Just to give you a personal reflection about 9/11. I was working at a movie theater and not happy about it and working the nightshift and disliked that even more. Except for the people I worked with and for and met. I believe I closed the night before and slept in that morning knowing I would be closing again on that Tuesday night the night of 9/11. I woke up early that afternoon and turned on the news and saw I believe ABC News breaking in from their afternoon soap operas to cover these explosions that were happening in New York City and the Pentagon in Arlington, Virginia. And to paraphrase what Jack Buck said during the 1988 World Series, “I don’t believe what my eyes just saw.” I can’t believe what I just saw on TV. It must have felt like the way people in Hawaii felt during Pearl Harbor in 1941. That the nation was under attack and what’s the next horrible attack that we’ll be doing with. I get ready for work and get there I guess about 4 o’clock that afternoon and find out that the theater is close because of the attacks and I had the night off.

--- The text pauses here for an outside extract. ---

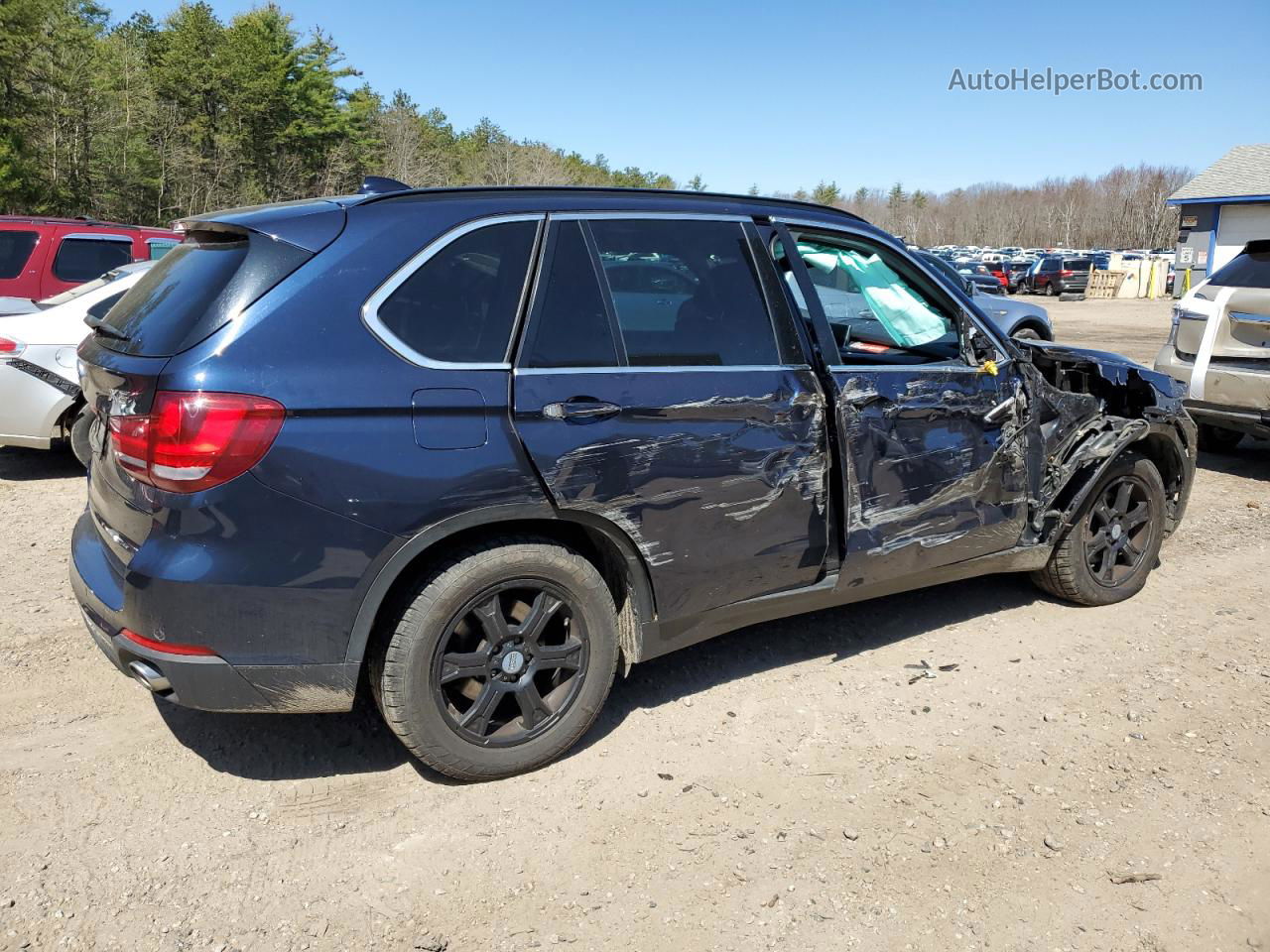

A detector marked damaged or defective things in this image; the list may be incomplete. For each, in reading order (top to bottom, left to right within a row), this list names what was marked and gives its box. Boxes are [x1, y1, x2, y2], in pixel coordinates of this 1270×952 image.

There are only two moments during the George W. Bush presidency where I was proud of President Bush and I don’t say that lightly or proudly. It’s just the way I feel about this President as President. The first one is where President Bush goes to New York City to look at the destruction caused by the attacks and he’s giving a speech there and talking to firefighters there. And some people in the audience yell out essentially how angry they are at the people of these attacks. And President Bush literally breaks in with a megaphone and says, “we hear you, the Americans people hear you and the people responsible for knocking down these buildings will hear from all of us very shortly.” It was the perfect thing to be said at that point and I believe reflected how most Americans were feeling at that very moment regardless of their politics and party affiliation. Those last four months of 2001 starting unfortunately with 9/11, you could argue was the last time America was united as a country. And President Bush deserves credit for that. Regardless of what you think of him.

I don’t live in New York City and I never had. So I can’t give you an eyewitness account of what happened in New York during those horrific attacks. But what I can do as an American is tell you how I feel about people responsible for attacking one of America’s great cities and one of the great cities in the world. America felt under attack during 9/11. Before that we felt invincible as a country and believe no one would attack us period. Even if they could, because we would destroy them if they did and they knew that. 9/11 changed and changed the national makeup of this country. What goes on in the Middle East and South Asia, can now happen here. Not from another country sending in a plane and hitting us with missiles and bombs, because they would get shot down. But from terrorist hijackers so warped out of their mind and hating America and our foreign policy, that they would hijack a private plane and use it as their suicide attack. Even with innocent passengers on board simply flying to New York, with no say in the matter. And America has never gotten back to pre-9/11 and the few months after that when we were one country even for that short period.